Many staff and students are using web services for displaying, organising and sharing their work. A number of Creative Arts teachers have been looking at how work might be tagged within these services so that staff and students can search for products created

  • by Tasmanian Polytechnic students and staff
  • in the same course or qualification
  • on the same campus
  • using the same media

In addition to facilitating searching a state-wide tagging system could allow teachers to easily collate student work for quality assurance/moderation across the state.

One issue to be addressed is the fact that students and staff are currently using a range of different web services for the same function. For example photos are uploaded into Flickr, Picasa, Deviant Art... We can create a single RSS feed from multiple web services by using an RSS aggregator that creates a new combined RSS feed such as Yahoo Pipes - rather than mandate a single web service.


We would also like to showcase student work by tagging items so that they automatically appear in RSS feeds within embedded code set up for our intranet, Facebook and public website. This will be archived by creating a Flickr group (linked to a state-wide Creative Arts Flickr account) where students can display their best work. Some of this work will then be tagged for showcasing - as well as being organised into sets and galleries.

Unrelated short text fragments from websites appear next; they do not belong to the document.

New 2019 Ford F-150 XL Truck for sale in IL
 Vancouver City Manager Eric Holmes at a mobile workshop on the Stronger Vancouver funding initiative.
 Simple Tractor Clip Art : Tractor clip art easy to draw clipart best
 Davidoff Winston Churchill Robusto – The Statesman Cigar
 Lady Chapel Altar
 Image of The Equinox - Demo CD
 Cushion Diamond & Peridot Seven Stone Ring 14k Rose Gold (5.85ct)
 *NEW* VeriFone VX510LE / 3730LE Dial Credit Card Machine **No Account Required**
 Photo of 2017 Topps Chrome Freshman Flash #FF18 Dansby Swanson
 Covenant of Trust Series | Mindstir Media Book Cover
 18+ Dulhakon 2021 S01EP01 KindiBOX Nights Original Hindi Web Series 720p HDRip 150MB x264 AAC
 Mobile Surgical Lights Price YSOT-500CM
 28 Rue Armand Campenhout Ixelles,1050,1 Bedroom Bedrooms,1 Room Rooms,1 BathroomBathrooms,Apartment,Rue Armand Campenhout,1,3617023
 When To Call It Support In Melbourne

This cross-campus tagging can also be applied to web services for video, audio and other media - any services that provide an RSS feed from tag searches.

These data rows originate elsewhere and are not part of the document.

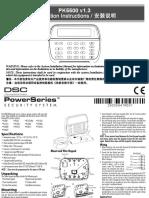 PK5500 v1-3 Install Instructions en-ch 29008941R001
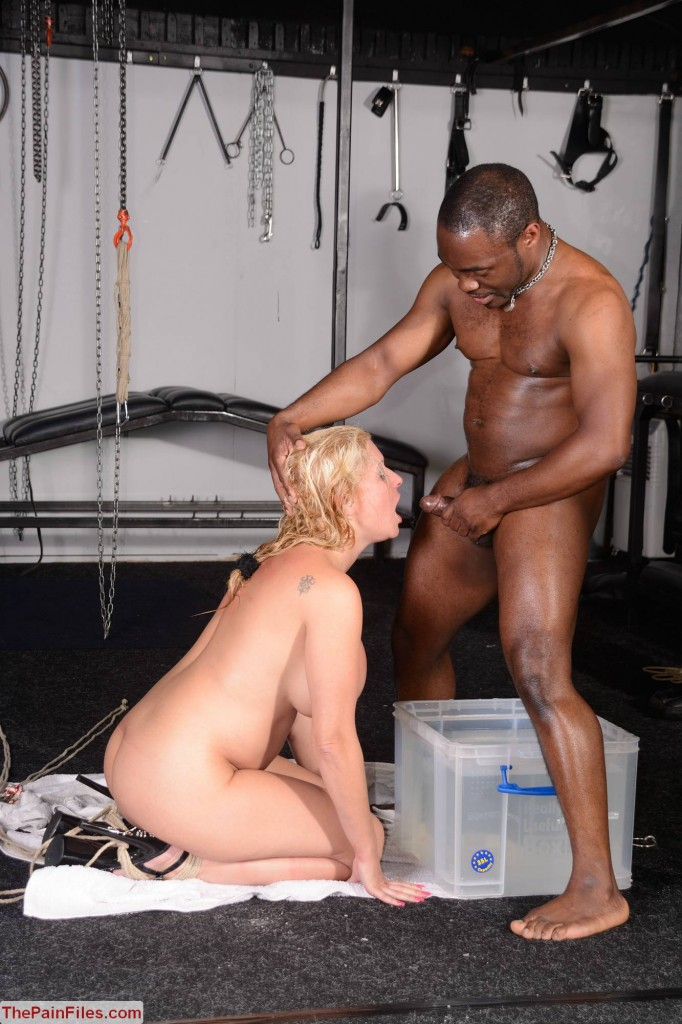 interracial-bdsm-melanie-moon-26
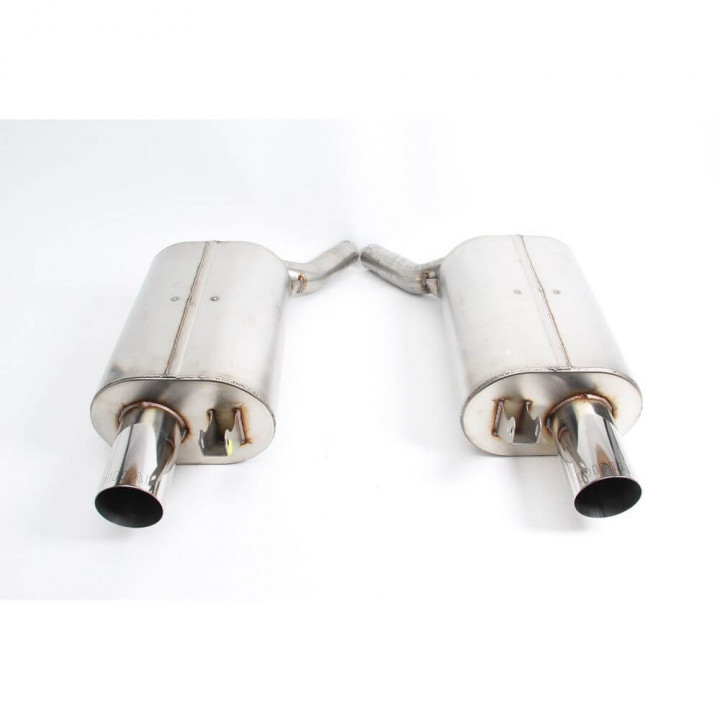 Dinan Stainless Exhausts
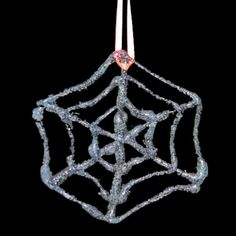 In this tutorial I'll show you how to make some easy, glittered spider webs for Halloween. Star Of Bethlehem, Spider Webs, Halloween Spider, Glitter, Autumn, Christmas Ornaments, Holiday Decor, Diy, Crafts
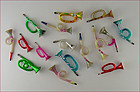 Lot of 16 Vintage Glass Horn Musical Instruments Shaped Ornaments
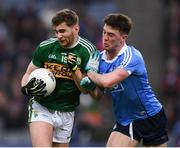 11 March 2018; Éanna Ó Conchúir of Kerry in action against Andrew McGowan of Dublin during the Allianz Football League Division 1 Round 5 match between Dublin and Kerry at Croke Park in Dublin. Photo by Stephen McCarthy/Sportsfile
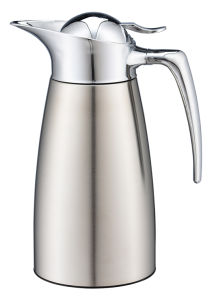 Double Wall Vacuum Stainless Steel Coffee Pot with Handle pictures & photos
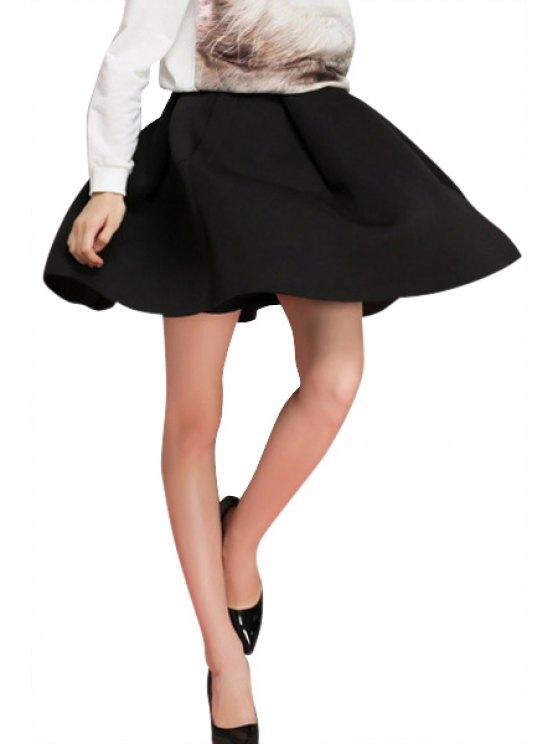 best Flouncing Solid Color A-Line Skirt - BLACK S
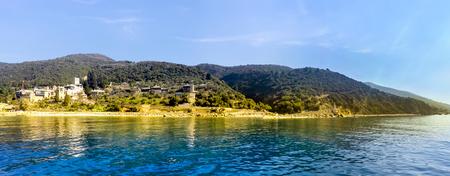 Seaview of the old Dochiariou monastery in Athos mount, Halkidiki , Greece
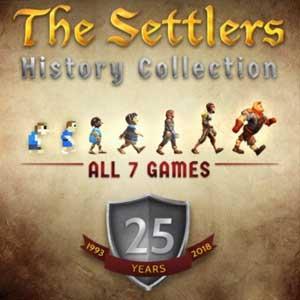 Acheter The Settlers History Collection Clé CD Comparateur Prix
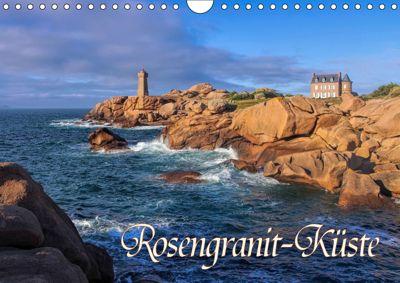 Rosengranit-Küste (Wandkalender 2019 DIN A4 quer), LianeM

Some of the thinking behind the use of tagging is presented in the following slides created for Creative Arts staff considering using Flickr for the first time to encourage student comment and reflection. They would also like to use it to facilitate some mentoring and critique from the arts community outside the organisation.


Thursday, April 1, 2010

Learning to Walk...


Above you can see teacher Hilary Reader making some final head adjustments before taking her avatar to the hairdresser. On the right on the big screen one of her Tourism students flies over Jokaydia in Reaction Grid while on the desktop a Hospitality student walks her avatar through a forest on the Island Campus of the Tasmanian Polytechnic in Second Life.

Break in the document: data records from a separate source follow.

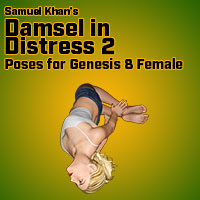 Damsel In Distress Poses For G8F 2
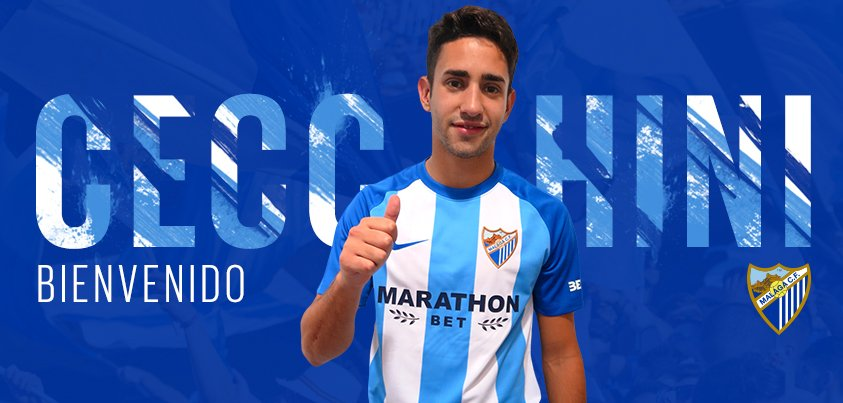 DFuya6XWsAAf34U Emanuel Cecchini ya es jugador del Málaga - Comunio-Biwenger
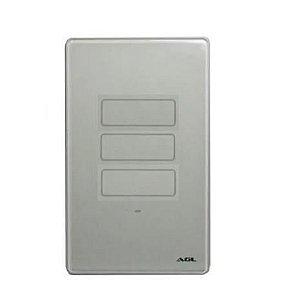 Interruptor Inteligente Wifi Touch 3 Teclas AGL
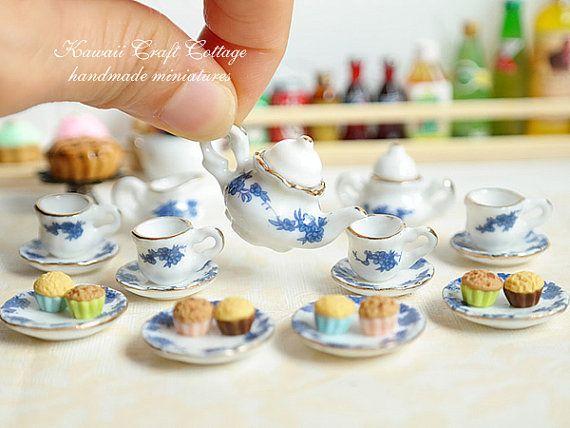1:12 Dollhouse Miniature Transparent Plastic Dessert Pot Pastry Kitchen Toy LE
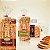 Saco Plástico para Pão com Impressão Pão de  Fubá - Imagem 3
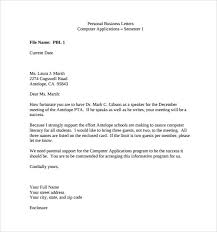 example of business letter cover letter example zenmedia jobs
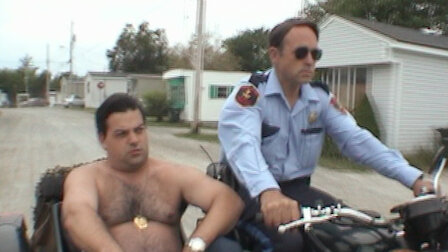 Watch The Delusions of Officer Jim Lahey. Episode 7 of Season 3.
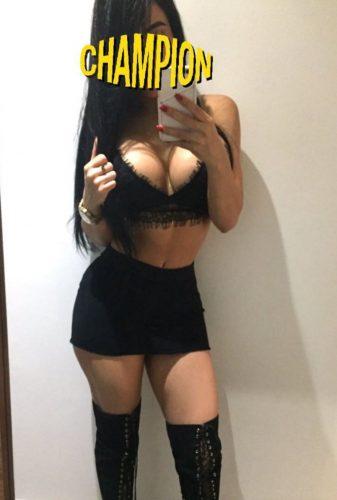 Seks kraliçası kendi yeri olan hatun Nural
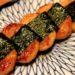つくれぽ1000超え!長芋人気簡単レシピ15選|クックパッド人気レシピ
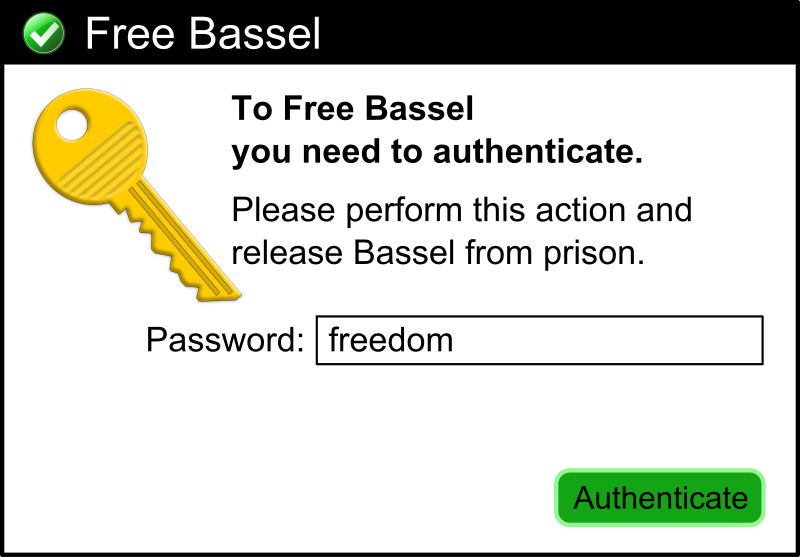 Free Bassel Dialog Box by lordoftheloch - Please Free Bassel! 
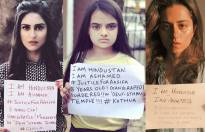 Celebs demand #JusticeForAsifa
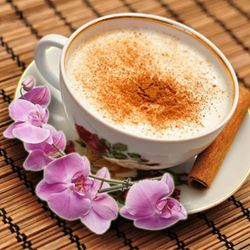 Sahlab, Orchid derived hot drink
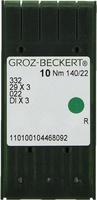 Groz-Beckert 332 #22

Over the last week 4 classes (60 students) have been introduced to virtual worlds - well virtually introduced... we had a few technical issues but we are almost there.


The students are from a range of courses in Tourism, Hospitality and Events Management at the Hobart and Drysdale South Campuses. They will explore and work in both Second Life and Reaction Grid - and perhaps some other virtual worlds.


Evidence for assessment including photo's, movie clips and reflective journals will be displayed in ePortfolios that all the students have now set up in the Polytechnic's Mahara. The students have all joined a 'Virtual World' group in Mahara that contains links to help and tasks, and most have added classmates as 'friends', customised their profiles and made comments on each others 'walls'.


Avatars have been registered and some students have begun to learn how to walk, talk, sit down and fly. After Easter they will learn to eat, dance, teleport and take photo's.


Some technical issues with graphics cards and ports meant that some students used Open Sim on USB memory sticks to practice customising their avatar's appearance. To make the USB world more interesting some of our buildings from the Island Campus in Second Life were copied across to the USB world using the Meerkat Viewer.


More classes will be joining these students after the Easter break.

And in news just in... We've heard that funding has been approved for the project: Virtually Here by the Australian Flexible Learning Framework. Project descrition:

Virtually Here

"To improve opportunities for collaborative interaction and communication for students who are geographically isolated, using the virtual world of Second Life (for adult learners) and Reaction Grid (for students who are under 18 years of age) as the primary learning platforms."